II) Il survivorship bias tende ad aumentare la performance persistence osservata: Sia definendo Winner (Loser) il fondo che abbia ottenuto rendimenti superiori (inferiori) al rendimento mediano, sia che abbia ottenuto rendimenti superiori (inferiori) al 75-esimo percentile, l’effetto del survivorship bias è di aumentare la persistenza rilevata dalle statistiche impiegate.
I risultati evidenziati dalle analisi compiute in questa tesi confermano per il mercato italiano i risultati presentati in letteratura per gli altri mercati finanziari europei ed americani.
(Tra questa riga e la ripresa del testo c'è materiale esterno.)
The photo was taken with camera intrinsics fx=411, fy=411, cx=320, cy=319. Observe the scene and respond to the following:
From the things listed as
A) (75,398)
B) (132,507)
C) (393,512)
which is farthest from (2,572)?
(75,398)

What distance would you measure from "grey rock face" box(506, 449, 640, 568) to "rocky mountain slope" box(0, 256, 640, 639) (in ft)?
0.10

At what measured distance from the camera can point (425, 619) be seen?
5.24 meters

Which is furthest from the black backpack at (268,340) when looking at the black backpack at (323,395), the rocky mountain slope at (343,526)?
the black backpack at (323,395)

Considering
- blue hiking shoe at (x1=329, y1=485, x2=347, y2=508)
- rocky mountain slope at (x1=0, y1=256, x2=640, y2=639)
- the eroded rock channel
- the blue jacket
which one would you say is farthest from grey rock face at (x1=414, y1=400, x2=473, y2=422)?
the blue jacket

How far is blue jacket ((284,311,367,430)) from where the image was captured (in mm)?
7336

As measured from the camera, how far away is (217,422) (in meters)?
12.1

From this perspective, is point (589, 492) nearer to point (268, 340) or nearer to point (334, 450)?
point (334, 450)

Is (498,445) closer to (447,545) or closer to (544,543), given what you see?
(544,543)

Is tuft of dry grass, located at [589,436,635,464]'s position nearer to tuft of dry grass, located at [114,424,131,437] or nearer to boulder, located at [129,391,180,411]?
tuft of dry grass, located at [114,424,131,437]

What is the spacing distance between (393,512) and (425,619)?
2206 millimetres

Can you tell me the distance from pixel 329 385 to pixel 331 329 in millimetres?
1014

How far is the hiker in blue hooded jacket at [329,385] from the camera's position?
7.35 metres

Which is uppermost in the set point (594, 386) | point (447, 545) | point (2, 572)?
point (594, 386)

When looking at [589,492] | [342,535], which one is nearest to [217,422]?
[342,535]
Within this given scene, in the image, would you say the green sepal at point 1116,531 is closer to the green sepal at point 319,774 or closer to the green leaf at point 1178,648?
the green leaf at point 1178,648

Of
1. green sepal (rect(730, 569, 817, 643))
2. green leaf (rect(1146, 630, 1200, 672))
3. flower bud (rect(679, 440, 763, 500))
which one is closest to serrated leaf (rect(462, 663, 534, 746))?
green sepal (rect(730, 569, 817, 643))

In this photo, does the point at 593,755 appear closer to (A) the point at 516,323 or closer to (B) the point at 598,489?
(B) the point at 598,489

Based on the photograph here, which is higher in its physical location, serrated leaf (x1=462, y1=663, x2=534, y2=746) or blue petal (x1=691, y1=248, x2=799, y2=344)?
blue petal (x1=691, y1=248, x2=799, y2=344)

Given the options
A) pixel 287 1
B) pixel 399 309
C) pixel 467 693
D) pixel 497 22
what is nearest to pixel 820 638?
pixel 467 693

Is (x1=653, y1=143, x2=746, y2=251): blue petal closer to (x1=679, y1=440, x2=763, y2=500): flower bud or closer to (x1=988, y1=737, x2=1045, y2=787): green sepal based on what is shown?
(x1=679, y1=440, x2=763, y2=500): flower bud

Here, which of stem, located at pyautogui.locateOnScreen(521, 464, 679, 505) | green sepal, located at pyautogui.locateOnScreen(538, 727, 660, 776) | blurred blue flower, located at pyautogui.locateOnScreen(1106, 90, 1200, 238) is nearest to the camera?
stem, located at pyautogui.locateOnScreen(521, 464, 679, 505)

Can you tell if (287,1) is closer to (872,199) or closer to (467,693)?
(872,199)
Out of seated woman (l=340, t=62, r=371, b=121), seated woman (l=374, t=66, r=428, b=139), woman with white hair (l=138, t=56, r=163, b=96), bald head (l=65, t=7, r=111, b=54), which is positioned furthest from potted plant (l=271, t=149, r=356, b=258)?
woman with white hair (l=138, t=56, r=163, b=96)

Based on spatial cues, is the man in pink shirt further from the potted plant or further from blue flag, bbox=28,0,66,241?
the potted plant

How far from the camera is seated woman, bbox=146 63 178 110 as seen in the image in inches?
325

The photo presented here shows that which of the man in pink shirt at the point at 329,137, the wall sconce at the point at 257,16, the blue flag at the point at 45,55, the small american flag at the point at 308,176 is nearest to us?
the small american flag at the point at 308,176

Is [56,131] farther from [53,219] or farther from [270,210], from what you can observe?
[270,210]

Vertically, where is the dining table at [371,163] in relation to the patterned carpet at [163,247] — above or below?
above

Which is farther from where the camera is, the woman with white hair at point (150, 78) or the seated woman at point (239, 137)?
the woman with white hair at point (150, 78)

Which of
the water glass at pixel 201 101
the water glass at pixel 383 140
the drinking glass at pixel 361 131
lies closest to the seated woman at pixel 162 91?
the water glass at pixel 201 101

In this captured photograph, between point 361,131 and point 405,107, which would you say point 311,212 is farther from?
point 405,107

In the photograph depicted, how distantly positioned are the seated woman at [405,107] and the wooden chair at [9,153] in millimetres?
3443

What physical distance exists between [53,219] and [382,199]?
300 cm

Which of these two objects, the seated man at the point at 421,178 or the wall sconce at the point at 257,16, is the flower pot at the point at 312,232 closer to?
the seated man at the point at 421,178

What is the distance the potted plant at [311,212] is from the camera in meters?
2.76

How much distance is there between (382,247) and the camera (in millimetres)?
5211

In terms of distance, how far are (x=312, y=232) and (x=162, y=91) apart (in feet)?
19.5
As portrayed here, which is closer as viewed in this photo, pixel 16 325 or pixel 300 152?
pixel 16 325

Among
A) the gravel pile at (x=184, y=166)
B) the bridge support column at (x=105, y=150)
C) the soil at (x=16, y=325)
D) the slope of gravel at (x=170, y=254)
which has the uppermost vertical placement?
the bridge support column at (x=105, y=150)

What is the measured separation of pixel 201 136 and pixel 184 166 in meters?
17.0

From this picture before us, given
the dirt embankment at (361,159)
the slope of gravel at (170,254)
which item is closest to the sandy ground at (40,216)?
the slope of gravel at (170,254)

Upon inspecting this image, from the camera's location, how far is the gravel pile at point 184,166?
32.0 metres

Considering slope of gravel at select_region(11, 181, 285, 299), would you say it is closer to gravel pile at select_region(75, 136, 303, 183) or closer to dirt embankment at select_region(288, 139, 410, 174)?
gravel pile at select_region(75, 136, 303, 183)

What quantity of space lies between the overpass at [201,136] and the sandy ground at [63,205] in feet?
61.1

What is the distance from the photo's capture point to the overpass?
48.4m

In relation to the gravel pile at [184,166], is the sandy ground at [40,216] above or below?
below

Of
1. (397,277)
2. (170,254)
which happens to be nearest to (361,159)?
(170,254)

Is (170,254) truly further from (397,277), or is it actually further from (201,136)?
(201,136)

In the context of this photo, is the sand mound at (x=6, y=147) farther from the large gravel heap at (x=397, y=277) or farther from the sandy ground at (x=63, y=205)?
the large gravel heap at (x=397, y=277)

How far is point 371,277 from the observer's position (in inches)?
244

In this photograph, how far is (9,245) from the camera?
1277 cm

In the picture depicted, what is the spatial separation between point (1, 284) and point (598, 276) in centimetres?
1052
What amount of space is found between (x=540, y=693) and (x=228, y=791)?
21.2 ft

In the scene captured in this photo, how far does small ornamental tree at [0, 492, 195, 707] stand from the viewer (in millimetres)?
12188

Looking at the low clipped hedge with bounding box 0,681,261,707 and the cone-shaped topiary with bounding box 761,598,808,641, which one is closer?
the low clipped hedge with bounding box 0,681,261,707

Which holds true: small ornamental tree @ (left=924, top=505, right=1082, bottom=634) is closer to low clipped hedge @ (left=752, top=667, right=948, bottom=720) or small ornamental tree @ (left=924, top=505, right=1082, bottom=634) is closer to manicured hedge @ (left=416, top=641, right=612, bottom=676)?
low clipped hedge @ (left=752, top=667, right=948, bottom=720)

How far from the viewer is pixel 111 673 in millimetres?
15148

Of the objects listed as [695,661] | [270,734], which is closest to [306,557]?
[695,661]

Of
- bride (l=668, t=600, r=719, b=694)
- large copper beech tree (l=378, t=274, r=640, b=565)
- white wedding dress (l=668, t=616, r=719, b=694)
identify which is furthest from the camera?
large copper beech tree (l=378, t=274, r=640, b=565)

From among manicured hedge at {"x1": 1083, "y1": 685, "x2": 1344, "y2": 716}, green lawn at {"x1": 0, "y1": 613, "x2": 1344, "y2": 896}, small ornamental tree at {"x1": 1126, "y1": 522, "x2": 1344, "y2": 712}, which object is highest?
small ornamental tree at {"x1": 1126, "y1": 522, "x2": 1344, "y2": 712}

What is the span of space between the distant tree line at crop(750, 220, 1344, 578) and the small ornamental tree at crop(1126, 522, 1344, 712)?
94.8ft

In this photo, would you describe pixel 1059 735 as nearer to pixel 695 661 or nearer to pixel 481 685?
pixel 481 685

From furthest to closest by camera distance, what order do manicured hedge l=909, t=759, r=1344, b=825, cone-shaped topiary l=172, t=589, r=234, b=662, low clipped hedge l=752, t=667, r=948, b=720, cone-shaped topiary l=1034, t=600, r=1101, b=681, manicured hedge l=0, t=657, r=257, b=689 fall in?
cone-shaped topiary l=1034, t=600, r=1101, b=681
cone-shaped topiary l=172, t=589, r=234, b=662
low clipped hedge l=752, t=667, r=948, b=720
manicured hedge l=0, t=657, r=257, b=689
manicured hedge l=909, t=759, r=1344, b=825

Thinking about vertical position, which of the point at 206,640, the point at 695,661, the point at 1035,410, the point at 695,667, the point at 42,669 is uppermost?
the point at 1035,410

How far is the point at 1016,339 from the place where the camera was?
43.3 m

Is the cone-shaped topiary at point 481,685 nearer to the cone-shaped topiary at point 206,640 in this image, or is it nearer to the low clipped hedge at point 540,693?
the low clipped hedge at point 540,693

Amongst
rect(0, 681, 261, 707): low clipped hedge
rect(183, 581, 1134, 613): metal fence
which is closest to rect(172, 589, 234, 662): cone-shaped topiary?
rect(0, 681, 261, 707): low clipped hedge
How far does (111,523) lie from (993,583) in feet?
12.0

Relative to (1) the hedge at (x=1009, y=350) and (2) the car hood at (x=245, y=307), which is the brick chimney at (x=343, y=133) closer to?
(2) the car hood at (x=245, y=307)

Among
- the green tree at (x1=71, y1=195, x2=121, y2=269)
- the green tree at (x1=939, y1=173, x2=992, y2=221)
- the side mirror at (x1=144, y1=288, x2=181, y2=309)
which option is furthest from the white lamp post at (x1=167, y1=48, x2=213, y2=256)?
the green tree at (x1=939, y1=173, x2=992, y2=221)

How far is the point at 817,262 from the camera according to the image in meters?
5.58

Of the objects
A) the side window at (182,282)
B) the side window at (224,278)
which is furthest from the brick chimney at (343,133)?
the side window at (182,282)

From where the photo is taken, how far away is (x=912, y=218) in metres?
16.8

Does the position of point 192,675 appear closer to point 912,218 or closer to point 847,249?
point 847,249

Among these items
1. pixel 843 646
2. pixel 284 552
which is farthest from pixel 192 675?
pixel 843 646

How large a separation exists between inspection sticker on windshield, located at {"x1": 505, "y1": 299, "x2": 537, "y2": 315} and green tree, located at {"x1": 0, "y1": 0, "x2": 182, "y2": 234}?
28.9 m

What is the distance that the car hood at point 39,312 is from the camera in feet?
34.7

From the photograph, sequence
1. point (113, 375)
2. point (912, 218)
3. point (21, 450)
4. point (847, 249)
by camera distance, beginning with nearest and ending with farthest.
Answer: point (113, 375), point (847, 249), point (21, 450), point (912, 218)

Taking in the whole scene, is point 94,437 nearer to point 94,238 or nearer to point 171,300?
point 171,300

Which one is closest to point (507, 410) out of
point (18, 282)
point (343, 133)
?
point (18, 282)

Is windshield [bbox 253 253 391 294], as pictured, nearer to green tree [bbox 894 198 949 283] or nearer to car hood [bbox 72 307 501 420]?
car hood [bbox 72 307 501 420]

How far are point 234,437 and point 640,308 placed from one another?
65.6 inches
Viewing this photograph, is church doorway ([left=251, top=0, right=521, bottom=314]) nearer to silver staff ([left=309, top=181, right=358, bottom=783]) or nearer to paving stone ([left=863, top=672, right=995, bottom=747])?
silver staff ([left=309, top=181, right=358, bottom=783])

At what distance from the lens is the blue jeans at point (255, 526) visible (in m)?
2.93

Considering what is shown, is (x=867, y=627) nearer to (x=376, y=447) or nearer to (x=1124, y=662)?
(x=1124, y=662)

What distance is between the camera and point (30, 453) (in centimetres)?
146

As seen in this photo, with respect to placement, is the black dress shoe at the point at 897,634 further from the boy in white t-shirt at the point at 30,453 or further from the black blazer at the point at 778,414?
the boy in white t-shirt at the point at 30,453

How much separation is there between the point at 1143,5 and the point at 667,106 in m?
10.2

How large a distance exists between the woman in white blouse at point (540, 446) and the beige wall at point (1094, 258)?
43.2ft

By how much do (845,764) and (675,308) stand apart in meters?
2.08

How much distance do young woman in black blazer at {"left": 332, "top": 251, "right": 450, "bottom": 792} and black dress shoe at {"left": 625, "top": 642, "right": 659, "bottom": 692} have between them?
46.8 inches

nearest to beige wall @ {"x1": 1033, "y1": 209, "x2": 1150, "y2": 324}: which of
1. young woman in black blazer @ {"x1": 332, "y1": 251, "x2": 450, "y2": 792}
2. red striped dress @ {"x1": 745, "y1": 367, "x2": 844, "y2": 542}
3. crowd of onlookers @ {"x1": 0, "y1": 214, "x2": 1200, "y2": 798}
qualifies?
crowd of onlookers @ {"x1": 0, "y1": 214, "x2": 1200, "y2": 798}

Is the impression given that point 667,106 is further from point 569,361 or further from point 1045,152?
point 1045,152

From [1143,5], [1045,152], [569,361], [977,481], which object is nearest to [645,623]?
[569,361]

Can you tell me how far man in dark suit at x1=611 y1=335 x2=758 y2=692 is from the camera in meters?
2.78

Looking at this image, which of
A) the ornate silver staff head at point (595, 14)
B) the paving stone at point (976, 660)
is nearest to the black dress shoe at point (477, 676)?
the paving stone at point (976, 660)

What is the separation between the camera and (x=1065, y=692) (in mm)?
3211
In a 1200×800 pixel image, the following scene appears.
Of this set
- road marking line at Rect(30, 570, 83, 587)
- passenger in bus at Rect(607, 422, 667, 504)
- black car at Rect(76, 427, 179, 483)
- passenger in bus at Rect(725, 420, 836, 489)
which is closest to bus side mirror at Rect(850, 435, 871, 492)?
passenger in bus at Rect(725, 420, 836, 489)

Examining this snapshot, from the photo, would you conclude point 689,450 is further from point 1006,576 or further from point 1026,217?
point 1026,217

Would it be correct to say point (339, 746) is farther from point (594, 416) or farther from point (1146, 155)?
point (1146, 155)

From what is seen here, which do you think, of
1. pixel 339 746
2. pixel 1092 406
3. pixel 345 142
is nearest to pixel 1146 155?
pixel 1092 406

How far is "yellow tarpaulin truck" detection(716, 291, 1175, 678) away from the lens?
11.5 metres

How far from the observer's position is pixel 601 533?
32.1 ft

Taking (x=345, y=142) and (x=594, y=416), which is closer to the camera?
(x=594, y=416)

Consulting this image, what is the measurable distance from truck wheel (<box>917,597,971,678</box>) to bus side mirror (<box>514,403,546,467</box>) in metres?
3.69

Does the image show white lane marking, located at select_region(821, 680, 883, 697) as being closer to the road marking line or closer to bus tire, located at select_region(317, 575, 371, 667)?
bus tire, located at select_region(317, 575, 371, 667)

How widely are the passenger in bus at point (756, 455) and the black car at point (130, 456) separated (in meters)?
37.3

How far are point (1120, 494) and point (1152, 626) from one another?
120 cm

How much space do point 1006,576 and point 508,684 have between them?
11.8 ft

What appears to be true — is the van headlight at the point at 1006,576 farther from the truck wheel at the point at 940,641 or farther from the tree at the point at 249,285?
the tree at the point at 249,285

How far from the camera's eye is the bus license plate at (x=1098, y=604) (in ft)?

L’esperienza maturata per l’impostazione di questa analisi di ricerca lascia ampi spazi di approfondimento:
1) Aumentata la copertura del database all’intero mercato dei fondi comuni azionari in Italia, lo studio sulla performance aggregata potrebbe essere migliorato ed approfondito in verifiche e dettagli che in questa tesi non sono potuti essere inseriti: un’analisi dei flussi di capitale dei fondi scomparsi, con particolare attenzione ai fondi incorporati, ed un’indagine dei flussi e dei rendimenti dei fondi incorporanti; un’analisi probabilistica delle cause di sopravvivenza/mortalità. 2) La macro categoria azionaria è stata quella più studiata in assoluto, eppure
un’indagine di ancor maggior interesse potrebbe avere come oggetto le macro categorie intermedie: i fondi bilanciati ed i fondi flessibili sono soggetti ad un numero più ampio di fattori di rischio avendo un numero maggiore di driver della redditività. Per questi, un puntuale studio delle dinamiche di sopravvivenza, redditività e rischio, potrebbe evidenziare risultati di interesse notevole, assunto
che, in passato, proprio queste categorie hanno visto aumentare l’interesse da parte dei risparmiatori.
3) Lo studio delle caratteristiche dei fondi incorporanti con attenzione alle differenze rispetto ai fondi incorporati potrebbe essere un’ulteriore canale di indagine. In questo, si potrebbero quindi rilevare interessanti informazioni circa l’effettiva attività di “make up” dei gestori durante e dopo le fusioni di fondi.
4) Infine, per quanto riguarda la performance persistence, si ritiene che l’indagine su un numero di fondi maggiore possa fornire un’indicazione più significativa, ed inoltre, consentirebbe di sfruttare metodologie statistiche, come quelle descritte alla fine del capitolo 2 che richiedono campioni più numerosi di quello a disposizione.